Here a schematic illustration:
NB: The virus reproduction can be an exact copy of the virus itself, or a variant of it. On the machine \(M\), a virus \(v\) can produce first a variant \(v_1\) of itself, \(v_1\) producing then a variant \(v_2\) of itself etc. The set \(\{v, v_1, v_2, \dots\}\) is called the viral set of \(v\). A viral set can be be of size 1 (the virus produces each time an exact copy of itself), of size 2, 3 etc. until infinity, means there are in this case infinitely many variations of the virus. The viral set of a virus \(v\) is noted \(V\).
Now the formal definition of a virus… Brace yourself and don’t worry, the explanation follows:
\(V\) is a viral set (for a Turing Machine \(M\)) if: \(\forall v \in V: \\ [\exists t, j \in \mathbb{N}\space such\space that: \\ P(t) = j\space (1.1) \\ and\space S(t) = S(0)\space (1.2) \\ and\space \big(C(t, j), \dots, C(t, j + \mid v\mid -1)\big) = v\space (1.3)] \\ \Rightarrow \\ [\exists v'\in V, t', j' \in \mathbb{N} \space with\space t'>t \space such\space that: \\ j' + \mid v'\mid \leq j\space or\space j + \mid v\mid \leq j'\space (2.1) \\ and\space \big(C(t', j'),\dots,C(t', j'+\mid v'\mid-1)\big)=v'\space (2.2) \\ and\space \exists t'' \space such\space that:\space \\ \hspace{3em} t<t''<t'\space \\ \hspace{3em} and\space P(t'')\in \{j',\dots,j'+\mid v'\mid-1\}\space (2.3)]\)
Explanation
If:
- 1.1: at time \(t\), the head of \(M\) is at the cell \(j\)
- 1.2: and the head is at its initial state
- 1.3: and the cell \(j\) and the following cells contain \(v\) [ \(\mid v\mid\) is the length (number of fields) occupied by \(v\) on the band]
Then later at time \(t'\) the head is at the cell \(j'\) such that:
- 2.2: \(j'\) and the following cells contain \(v'\)
- 2.1: the cells containing \(v\) and \(v'\) are separated, they don’t overlap
- 2.3: the head was positioned at a cell belonging to \(v'\) at a time \(t''\) after \(t\) but before \(t'\) (\(t'\) is the time where the head finishes to write \(v'\) on the band, so it just means that the head was previously writing \(v'\))
And because \(v\) and \(v'\) belong the the same viral set \(V\), \(v'\) is an reproduction/evolution of \(v\).
Remarks
- A virus doesn’t have to contain a damaging payload. It’s not part of the definition.

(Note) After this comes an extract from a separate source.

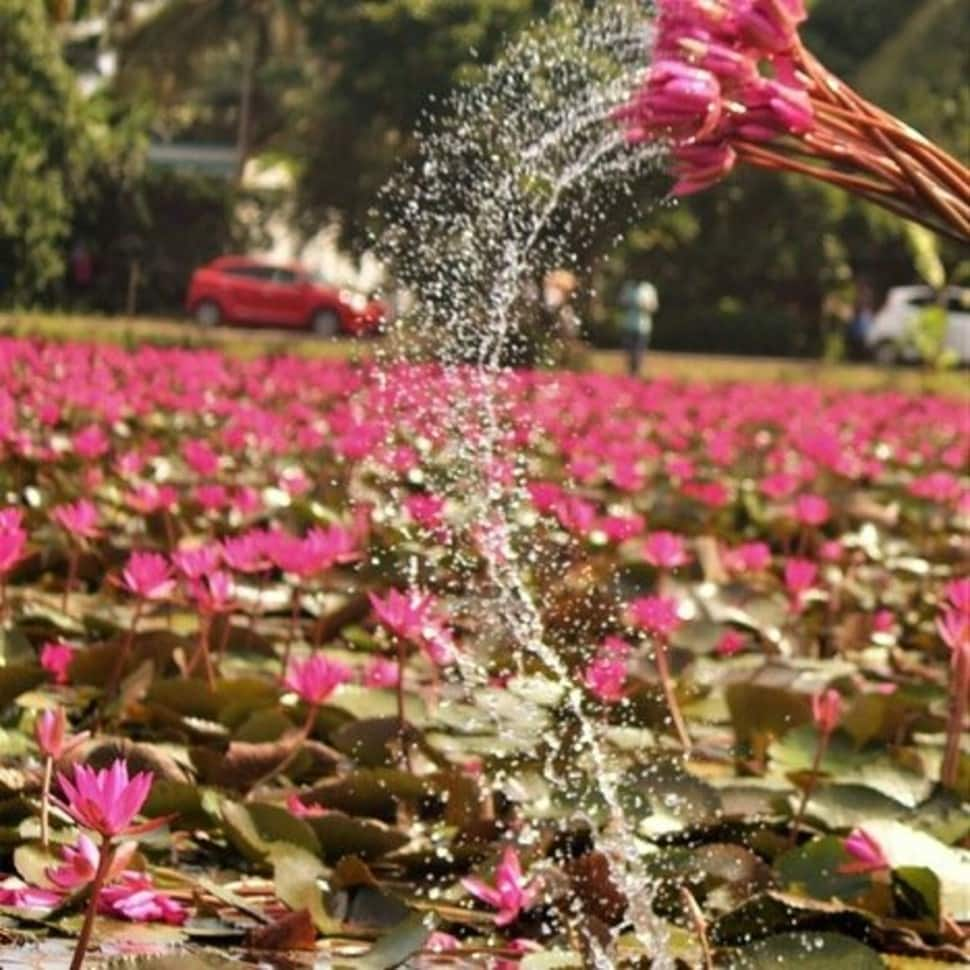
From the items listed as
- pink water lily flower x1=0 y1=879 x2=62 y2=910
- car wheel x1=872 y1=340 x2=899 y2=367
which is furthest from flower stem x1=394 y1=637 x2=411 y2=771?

- In its article Computer Viruses: Theory and Experiments (1987), Fred Cohen gives an example of a legitimate virus: a compiler compiling a copy of itself. Hence in the first figure, the set of viruses is not completely contained inside the set of malwares.
- There is no antivirus capable of detecting any virus. This can be easily proved by contradiction. Imagine such an antivirus, let’s call it AV, exists. Now imagine a programm w that reproduces itself if AV says it’s not a virus: then w is by definition a virus ; and doesn’t reproduce itself if AV says it’s a virus: then w is by definition not a virus: the existence of such an antivirus would lead to a contradiction.
Conclusion
This article is a purely formal definition of what is (and by contrast what is not) a virus. It bases in a large part on the book Computer Viruses: from theory to applications by Éric Filiol which I warmly recommend. I hope it demystified a bit the notion of computer virus and made you curious. I will probably come later with more practical articles about viruses, but at least we know now what we are talking about.